# WORK REQUIRED
In the records below, find the line containing "Which sits higher", then extract that line and all subsequent lines exactly, leaving out everything else.

# RECORDS FOR THIS TASK
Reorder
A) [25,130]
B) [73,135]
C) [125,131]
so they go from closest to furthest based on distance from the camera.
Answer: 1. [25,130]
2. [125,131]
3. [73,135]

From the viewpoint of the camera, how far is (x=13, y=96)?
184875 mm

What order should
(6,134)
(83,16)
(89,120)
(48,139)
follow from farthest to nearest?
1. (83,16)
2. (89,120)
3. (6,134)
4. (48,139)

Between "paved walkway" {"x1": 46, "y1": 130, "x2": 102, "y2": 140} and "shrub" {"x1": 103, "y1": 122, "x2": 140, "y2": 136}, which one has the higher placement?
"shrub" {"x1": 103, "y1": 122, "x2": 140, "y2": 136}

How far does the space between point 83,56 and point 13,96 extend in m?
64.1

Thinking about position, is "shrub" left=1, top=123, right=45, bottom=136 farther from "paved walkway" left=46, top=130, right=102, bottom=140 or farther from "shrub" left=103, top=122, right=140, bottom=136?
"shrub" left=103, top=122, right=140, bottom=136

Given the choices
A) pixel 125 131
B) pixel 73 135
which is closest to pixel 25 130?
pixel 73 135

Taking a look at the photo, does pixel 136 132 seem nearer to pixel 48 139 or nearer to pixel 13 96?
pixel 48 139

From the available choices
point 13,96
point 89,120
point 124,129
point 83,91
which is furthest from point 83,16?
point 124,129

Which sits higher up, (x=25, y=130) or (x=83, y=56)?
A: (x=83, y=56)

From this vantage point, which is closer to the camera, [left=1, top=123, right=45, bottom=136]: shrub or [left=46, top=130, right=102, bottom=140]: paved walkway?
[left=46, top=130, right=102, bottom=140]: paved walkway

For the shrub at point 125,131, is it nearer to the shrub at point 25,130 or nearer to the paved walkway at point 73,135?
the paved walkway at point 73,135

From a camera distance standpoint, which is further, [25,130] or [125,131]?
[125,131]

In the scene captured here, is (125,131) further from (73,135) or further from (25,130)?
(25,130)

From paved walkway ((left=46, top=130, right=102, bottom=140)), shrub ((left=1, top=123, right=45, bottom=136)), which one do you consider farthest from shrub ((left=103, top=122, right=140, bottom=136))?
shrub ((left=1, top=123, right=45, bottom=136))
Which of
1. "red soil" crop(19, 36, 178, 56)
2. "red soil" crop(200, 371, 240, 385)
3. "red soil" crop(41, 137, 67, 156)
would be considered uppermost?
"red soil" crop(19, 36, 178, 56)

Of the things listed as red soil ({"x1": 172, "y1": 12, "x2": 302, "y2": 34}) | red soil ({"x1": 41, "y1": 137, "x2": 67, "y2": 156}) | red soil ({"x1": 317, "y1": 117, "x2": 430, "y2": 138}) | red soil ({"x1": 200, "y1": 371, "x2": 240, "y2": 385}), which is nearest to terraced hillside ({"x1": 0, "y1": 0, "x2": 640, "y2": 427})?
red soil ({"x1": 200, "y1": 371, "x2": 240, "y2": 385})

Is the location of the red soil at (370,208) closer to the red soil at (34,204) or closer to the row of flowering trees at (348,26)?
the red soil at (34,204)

# RESULT OF THE TASK
Which sits higher up, (x=25, y=130) or (x=83, y=56)?
A: (x=83, y=56)

From this vantage point, which is closer to the camera, [left=1, top=123, right=45, bottom=136]: shrub or [left=46, top=130, right=102, bottom=140]: paved walkway?
[left=46, top=130, right=102, bottom=140]: paved walkway

For the shrub at point 125,131, is it nearer to the shrub at point 25,130 or nearer to the paved walkway at point 73,135?
the paved walkway at point 73,135

From a camera distance standpoint, which is further, [25,130] or [125,131]?
[125,131]

In the scene captured here, is (125,131) further from (73,135) or further from (25,130)?
(25,130)

From paved walkway ((left=46, top=130, right=102, bottom=140)), shrub ((left=1, top=123, right=45, bottom=136)), which one do you consider farthest from shrub ((left=103, top=122, right=140, bottom=136))?
shrub ((left=1, top=123, right=45, bottom=136))
Which of
1. "red soil" crop(19, 36, 178, 56)
2. "red soil" crop(200, 371, 240, 385)
3. "red soil" crop(41, 137, 67, 156)
would be considered uppermost?
"red soil" crop(19, 36, 178, 56)

Of the things listed as red soil ({"x1": 172, "y1": 12, "x2": 302, "y2": 34}) | red soil ({"x1": 41, "y1": 137, "x2": 67, "y2": 156}) | red soil ({"x1": 317, "y1": 117, "x2": 430, "y2": 138}) | red soil ({"x1": 200, "y1": 371, "x2": 240, "y2": 385}), which is nearest to terraced hillside ({"x1": 0, "y1": 0, "x2": 640, "y2": 427})?
red soil ({"x1": 200, "y1": 371, "x2": 240, "y2": 385})

Is the location of the red soil at (370,208) closer to the red soil at (34,204) or closer to the row of flowering trees at (348,26)?
the red soil at (34,204)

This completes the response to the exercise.